◆ **Your task**
Copy verbatim the span of lines beginning at the line that contains "What is the extent" and ending with the final line of the data. Exclude pictures from the copy.

◆ **Records for processing**
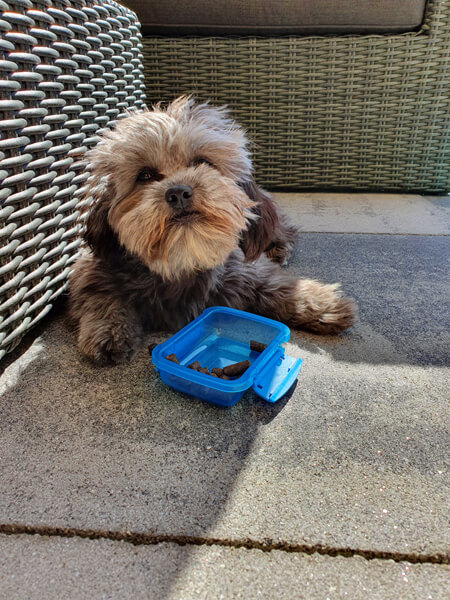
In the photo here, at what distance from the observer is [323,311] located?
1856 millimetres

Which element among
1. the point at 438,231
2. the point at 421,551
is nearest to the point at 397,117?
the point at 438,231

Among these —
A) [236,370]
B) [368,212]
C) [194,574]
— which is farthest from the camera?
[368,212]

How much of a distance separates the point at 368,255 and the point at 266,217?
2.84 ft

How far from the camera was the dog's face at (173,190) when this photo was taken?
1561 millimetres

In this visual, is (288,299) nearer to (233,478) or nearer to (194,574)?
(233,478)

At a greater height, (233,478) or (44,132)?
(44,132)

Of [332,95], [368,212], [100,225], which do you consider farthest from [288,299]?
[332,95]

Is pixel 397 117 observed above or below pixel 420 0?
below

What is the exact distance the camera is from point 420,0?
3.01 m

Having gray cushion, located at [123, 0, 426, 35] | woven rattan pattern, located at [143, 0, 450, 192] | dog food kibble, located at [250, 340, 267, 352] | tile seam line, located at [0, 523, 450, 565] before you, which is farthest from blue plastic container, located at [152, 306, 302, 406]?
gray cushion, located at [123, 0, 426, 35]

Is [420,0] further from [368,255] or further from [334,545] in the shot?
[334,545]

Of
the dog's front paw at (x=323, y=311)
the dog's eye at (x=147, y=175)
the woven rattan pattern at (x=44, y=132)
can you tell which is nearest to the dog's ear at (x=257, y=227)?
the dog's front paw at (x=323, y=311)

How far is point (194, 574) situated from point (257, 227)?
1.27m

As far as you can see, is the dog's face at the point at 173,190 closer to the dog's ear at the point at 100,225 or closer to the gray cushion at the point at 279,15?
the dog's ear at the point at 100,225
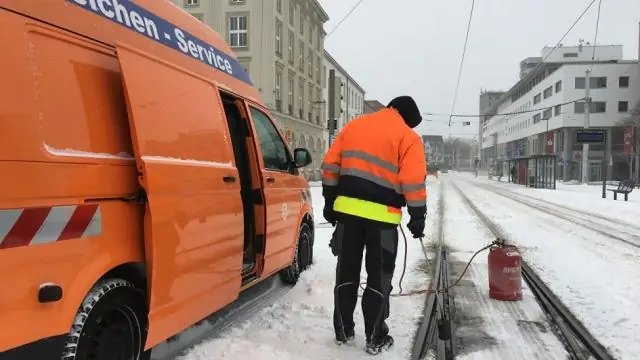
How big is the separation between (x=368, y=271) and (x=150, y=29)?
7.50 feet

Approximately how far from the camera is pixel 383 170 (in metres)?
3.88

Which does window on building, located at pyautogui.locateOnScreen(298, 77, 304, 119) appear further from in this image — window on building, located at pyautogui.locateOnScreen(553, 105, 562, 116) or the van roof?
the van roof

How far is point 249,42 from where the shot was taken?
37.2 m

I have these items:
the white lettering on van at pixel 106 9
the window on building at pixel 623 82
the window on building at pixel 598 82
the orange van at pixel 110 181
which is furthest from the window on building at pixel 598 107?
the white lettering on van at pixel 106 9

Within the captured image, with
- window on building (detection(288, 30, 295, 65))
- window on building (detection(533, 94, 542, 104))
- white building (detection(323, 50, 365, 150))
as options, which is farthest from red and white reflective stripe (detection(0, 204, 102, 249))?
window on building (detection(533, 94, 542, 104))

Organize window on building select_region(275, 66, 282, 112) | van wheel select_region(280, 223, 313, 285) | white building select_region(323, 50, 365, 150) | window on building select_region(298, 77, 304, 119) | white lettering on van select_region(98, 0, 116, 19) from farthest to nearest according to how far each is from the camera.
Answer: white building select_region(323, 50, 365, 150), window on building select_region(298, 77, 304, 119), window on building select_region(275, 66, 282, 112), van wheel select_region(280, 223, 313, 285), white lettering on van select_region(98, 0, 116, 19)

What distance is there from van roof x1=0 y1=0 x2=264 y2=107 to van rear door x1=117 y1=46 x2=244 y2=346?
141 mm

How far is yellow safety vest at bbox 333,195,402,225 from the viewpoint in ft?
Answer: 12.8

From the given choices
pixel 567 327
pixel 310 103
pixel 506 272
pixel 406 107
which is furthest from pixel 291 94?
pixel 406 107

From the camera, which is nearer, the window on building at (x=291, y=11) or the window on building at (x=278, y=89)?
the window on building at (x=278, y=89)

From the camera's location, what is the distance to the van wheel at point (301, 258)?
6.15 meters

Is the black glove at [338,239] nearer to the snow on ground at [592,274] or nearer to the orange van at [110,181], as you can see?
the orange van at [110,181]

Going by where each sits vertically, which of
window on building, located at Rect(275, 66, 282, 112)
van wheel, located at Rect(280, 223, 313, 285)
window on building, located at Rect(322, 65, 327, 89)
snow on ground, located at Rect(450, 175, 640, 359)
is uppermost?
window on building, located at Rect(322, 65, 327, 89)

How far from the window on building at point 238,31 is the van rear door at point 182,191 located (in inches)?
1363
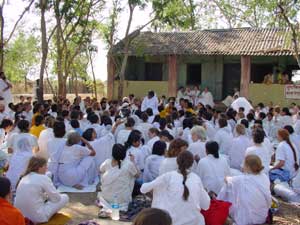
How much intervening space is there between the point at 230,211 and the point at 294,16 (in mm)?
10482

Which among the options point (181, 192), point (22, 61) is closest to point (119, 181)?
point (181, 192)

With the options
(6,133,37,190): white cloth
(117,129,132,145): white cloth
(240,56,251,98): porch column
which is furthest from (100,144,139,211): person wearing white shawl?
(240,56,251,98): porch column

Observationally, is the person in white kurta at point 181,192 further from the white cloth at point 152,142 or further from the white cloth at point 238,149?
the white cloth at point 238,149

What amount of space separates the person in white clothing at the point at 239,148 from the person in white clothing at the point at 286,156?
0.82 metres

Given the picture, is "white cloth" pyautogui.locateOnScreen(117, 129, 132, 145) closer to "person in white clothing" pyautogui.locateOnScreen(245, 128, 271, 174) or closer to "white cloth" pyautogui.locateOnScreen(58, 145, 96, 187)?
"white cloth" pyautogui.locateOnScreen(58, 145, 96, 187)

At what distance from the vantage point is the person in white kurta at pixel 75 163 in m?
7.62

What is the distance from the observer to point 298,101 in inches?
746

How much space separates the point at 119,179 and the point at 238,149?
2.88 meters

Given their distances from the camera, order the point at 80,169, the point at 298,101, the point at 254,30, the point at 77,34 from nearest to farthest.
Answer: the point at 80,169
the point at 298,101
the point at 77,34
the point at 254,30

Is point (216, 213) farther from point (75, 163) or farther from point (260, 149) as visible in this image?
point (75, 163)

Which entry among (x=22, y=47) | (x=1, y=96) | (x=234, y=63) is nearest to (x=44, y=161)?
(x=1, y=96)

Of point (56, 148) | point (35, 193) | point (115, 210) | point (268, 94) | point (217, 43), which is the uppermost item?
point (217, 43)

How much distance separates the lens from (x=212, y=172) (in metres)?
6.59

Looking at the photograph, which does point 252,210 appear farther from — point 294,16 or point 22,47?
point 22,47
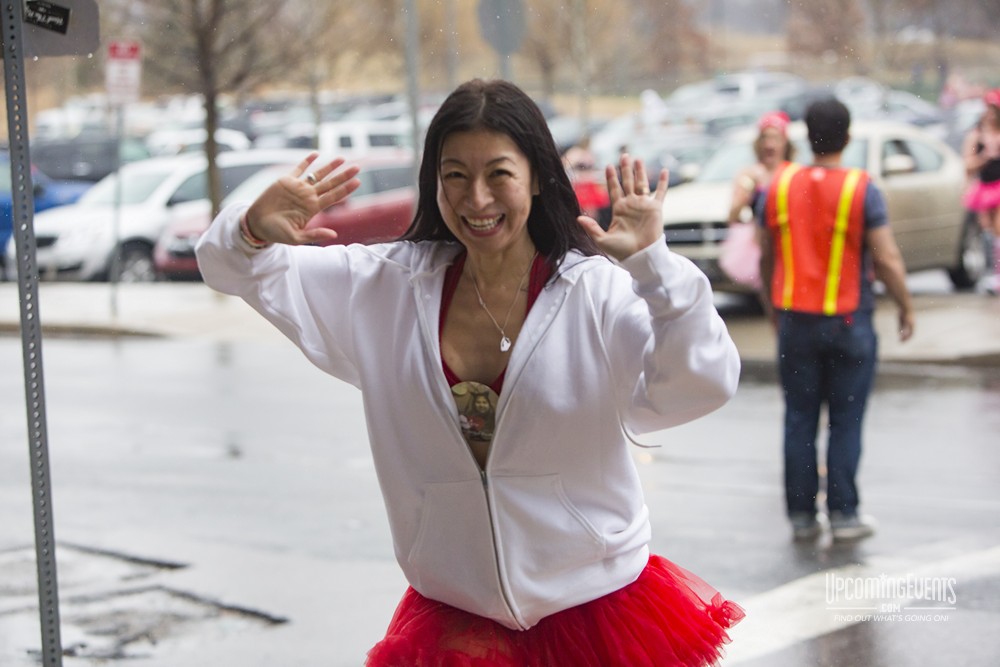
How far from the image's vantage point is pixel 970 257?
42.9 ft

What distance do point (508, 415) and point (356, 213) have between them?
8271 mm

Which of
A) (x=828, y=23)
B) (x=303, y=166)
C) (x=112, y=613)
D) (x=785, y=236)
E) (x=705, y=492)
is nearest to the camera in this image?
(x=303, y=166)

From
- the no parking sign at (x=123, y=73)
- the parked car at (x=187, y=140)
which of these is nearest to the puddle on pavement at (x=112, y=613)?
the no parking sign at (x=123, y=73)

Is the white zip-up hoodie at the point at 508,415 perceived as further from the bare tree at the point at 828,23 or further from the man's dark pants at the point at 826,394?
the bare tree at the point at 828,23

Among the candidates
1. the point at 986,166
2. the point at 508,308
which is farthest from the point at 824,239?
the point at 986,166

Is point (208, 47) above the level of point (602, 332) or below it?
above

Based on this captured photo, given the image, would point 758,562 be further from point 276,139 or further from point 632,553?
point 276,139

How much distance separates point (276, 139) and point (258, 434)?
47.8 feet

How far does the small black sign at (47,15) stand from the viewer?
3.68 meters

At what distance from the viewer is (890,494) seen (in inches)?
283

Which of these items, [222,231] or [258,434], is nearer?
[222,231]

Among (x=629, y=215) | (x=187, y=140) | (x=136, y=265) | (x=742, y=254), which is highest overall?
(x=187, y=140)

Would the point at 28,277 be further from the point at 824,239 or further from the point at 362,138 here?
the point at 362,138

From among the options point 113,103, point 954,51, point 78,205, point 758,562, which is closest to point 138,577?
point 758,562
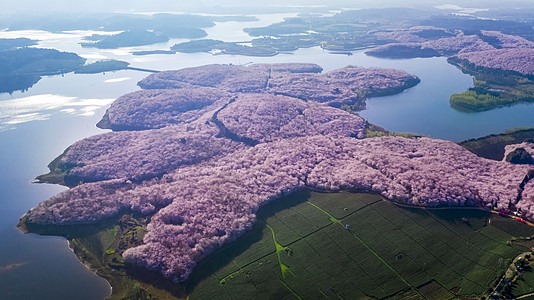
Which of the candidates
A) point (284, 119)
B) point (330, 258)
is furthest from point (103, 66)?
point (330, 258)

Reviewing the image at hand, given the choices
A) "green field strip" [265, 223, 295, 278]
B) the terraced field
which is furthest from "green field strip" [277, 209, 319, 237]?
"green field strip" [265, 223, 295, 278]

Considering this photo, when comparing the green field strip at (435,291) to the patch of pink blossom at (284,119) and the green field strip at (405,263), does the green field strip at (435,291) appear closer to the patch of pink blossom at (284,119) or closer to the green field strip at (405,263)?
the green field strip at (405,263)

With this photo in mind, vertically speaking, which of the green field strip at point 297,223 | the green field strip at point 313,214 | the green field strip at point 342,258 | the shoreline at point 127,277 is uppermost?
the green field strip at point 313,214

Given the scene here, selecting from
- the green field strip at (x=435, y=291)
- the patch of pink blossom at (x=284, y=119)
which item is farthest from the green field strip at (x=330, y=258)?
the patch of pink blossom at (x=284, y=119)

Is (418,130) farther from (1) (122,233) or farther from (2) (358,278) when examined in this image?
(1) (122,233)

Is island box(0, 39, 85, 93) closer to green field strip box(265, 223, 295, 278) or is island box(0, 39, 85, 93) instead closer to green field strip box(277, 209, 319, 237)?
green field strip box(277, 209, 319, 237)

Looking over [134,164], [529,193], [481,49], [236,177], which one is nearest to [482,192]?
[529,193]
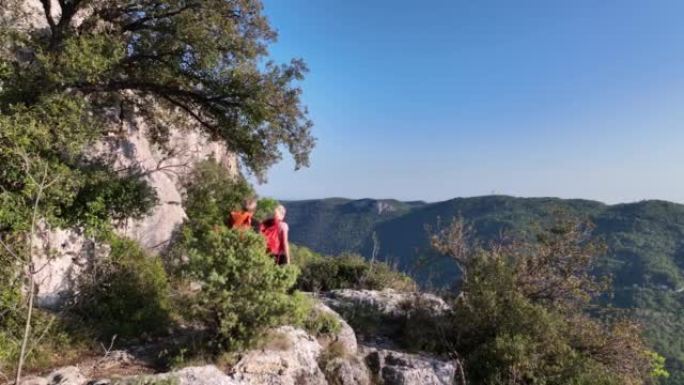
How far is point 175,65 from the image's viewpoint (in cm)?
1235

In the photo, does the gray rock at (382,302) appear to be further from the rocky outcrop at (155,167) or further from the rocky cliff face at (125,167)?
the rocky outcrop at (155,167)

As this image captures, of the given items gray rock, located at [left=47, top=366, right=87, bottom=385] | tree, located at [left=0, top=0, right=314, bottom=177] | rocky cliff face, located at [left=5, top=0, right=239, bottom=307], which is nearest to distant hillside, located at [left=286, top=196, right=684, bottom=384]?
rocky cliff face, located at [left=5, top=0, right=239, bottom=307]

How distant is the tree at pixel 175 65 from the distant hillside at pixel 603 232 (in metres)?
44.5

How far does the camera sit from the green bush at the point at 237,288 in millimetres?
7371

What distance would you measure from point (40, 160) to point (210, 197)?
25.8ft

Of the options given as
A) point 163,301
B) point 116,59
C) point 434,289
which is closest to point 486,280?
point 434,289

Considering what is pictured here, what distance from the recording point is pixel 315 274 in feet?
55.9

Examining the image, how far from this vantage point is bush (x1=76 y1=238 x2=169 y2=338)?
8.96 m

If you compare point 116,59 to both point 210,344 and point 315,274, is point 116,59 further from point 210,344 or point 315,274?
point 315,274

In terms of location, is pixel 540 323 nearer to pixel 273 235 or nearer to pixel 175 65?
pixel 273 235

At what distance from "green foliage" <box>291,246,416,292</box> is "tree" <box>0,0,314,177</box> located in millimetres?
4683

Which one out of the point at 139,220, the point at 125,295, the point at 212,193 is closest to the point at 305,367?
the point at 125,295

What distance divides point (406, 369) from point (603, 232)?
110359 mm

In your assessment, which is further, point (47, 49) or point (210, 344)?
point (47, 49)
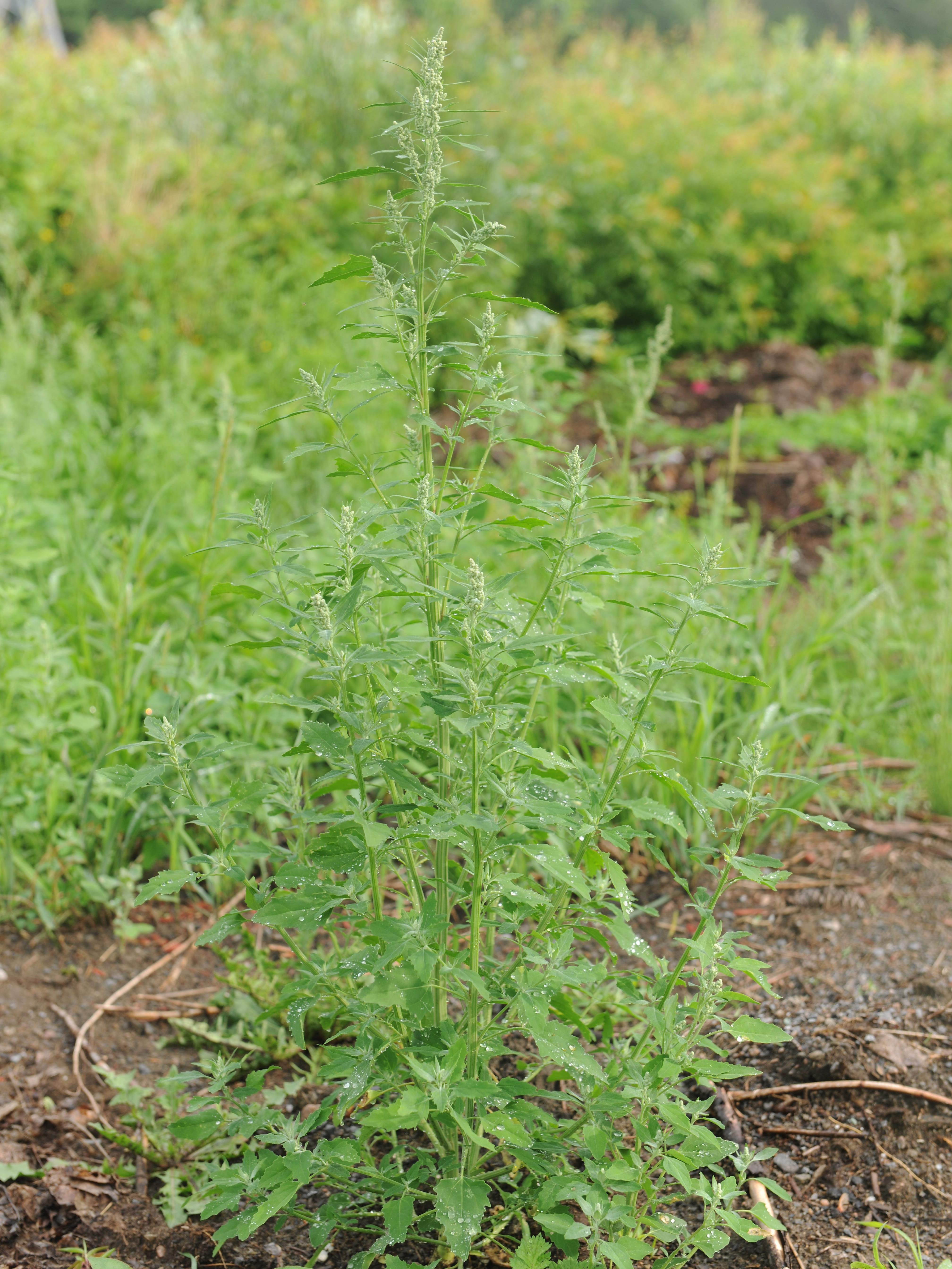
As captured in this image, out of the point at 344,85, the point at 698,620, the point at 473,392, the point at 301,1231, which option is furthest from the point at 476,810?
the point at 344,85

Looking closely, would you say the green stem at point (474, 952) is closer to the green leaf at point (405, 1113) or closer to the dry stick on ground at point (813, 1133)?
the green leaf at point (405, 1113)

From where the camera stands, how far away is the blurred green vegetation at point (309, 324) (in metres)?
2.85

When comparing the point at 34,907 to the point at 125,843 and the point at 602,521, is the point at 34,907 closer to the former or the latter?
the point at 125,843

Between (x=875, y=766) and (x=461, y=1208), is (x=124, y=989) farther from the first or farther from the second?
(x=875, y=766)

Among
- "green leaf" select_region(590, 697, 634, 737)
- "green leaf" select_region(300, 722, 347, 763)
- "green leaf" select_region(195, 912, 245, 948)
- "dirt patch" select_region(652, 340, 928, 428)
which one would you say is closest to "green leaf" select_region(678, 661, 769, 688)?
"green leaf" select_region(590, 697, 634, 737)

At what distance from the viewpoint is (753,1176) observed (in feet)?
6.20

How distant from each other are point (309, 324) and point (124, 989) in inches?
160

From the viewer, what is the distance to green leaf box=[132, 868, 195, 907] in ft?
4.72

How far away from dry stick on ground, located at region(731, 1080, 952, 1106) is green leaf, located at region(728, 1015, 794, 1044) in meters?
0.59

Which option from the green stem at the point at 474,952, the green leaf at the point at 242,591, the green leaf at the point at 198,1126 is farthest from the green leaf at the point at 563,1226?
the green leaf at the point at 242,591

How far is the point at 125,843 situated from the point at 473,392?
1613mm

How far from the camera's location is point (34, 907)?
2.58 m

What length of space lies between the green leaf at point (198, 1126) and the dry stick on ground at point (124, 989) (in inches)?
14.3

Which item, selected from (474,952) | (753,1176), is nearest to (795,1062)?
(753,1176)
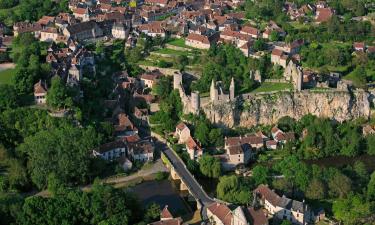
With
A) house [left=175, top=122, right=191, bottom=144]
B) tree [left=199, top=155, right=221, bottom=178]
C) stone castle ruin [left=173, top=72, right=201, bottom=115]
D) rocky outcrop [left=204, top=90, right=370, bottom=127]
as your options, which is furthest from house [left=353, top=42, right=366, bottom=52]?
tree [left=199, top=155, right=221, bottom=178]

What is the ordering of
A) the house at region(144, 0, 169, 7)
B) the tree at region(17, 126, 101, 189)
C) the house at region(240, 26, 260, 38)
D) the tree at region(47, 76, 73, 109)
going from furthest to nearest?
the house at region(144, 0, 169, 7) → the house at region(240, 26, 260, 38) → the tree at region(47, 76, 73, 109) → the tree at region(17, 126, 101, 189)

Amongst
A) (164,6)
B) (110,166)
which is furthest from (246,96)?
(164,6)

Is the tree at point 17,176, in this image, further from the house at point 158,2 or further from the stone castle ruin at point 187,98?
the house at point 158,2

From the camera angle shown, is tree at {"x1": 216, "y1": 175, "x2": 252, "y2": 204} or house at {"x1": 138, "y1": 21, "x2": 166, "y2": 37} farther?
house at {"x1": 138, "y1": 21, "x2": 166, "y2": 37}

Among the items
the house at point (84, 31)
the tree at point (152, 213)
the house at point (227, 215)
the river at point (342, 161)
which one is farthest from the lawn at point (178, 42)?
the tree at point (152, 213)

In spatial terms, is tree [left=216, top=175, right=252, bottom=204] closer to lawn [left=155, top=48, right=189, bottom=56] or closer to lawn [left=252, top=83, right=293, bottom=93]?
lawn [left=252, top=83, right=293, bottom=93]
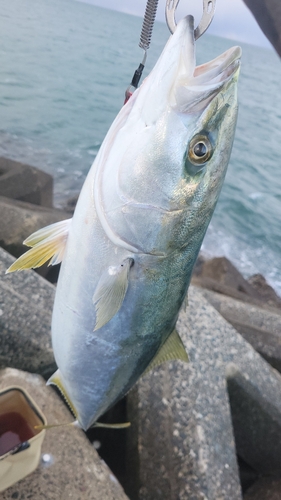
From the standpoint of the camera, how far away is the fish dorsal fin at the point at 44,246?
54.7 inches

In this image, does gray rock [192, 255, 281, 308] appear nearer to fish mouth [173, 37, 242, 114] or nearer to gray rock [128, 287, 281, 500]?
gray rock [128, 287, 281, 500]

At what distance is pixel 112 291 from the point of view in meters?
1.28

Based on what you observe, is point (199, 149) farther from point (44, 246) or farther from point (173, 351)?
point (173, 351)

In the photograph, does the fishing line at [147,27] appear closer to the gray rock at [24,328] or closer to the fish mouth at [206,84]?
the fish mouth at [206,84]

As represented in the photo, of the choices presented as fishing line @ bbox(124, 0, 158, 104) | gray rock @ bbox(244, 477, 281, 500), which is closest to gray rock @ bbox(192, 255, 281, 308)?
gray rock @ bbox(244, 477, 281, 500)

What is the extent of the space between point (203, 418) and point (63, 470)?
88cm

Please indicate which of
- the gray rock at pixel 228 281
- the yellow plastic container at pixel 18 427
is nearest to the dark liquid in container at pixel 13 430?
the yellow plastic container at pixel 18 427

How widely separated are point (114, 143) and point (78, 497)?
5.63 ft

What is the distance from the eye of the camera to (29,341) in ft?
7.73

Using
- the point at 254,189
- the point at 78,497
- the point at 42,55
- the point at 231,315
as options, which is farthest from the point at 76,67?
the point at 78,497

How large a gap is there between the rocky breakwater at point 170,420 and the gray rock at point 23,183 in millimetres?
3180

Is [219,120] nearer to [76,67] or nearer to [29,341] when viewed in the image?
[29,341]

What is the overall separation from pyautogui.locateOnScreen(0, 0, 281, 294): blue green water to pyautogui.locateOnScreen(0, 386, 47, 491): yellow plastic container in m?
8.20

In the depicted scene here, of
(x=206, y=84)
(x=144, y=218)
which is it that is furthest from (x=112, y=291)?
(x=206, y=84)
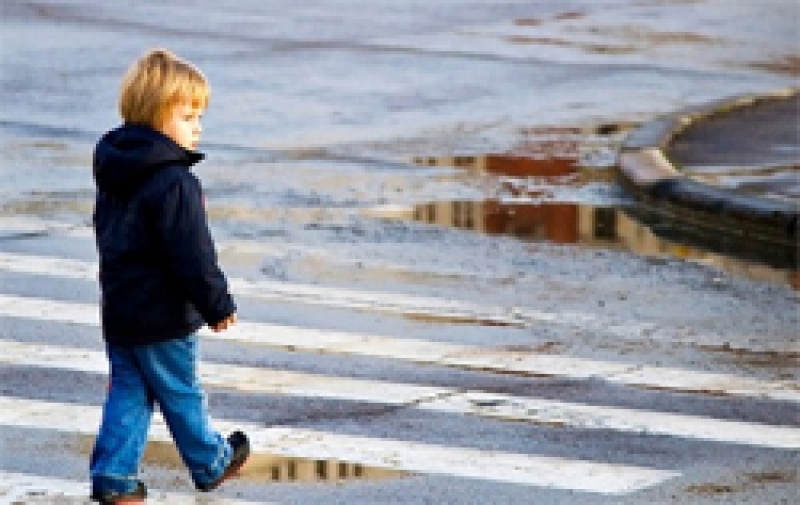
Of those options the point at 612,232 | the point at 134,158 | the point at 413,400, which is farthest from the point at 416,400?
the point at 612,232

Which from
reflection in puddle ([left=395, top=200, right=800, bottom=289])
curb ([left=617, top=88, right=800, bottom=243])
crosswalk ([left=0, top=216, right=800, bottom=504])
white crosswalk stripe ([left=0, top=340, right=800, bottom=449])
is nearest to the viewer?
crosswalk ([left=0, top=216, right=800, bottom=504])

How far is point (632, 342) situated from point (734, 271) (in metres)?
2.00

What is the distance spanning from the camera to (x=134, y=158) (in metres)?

◆ **Task response**
What is the extent of the space between point (203, 418) and point (63, 470)?
88cm

Please indicate which of
- the gray rock at pixel 228 281
- the yellow plastic container at pixel 18 427
is nearest to the dark liquid in container at pixel 13 430?
the yellow plastic container at pixel 18 427

How widely separated are point (114, 143) and point (78, 497)?
5.63 ft

What is the distance from the eye of the camera to (29,341) in ft?
7.73

Using
- the point at 254,189
- the point at 78,497
- the point at 42,55
- the point at 231,315
as options, which is farthest from the point at 76,67?
the point at 78,497

How large a gap is there between the rocky breakwater at point 170,420 and the gray rock at point 23,183 in millimetres?
3180

Is [219,120] nearer to [76,67] or nearer to [29,341] when viewed in the image?
[29,341]

What is the overall separation from pyautogui.locateOnScreen(0, 0, 281, 294): blue green water to pyautogui.locateOnScreen(0, 386, 47, 491): yellow plastic container in m?
8.20

In the depicted scene here, of
(x=206, y=84)
(x=144, y=218)
which is it that is furthest from (x=112, y=291)?
(x=206, y=84)
Of those options the point at 612,232 | the point at 134,158 | the point at 413,400, which is farthest from the point at 416,400?
the point at 612,232

Which from
reflection in puddle ([left=395, top=200, right=800, bottom=289])
curb ([left=617, top=88, right=800, bottom=243])
crosswalk ([left=0, top=216, right=800, bottom=504])
white crosswalk stripe ([left=0, top=340, right=800, bottom=449])
is nearest to the viewer?
crosswalk ([left=0, top=216, right=800, bottom=504])

How far is point (632, 342) situated from point (734, 271) (in metres)?
2.00

What is the distance spanning from the camera to (x=134, y=158) (in metres)?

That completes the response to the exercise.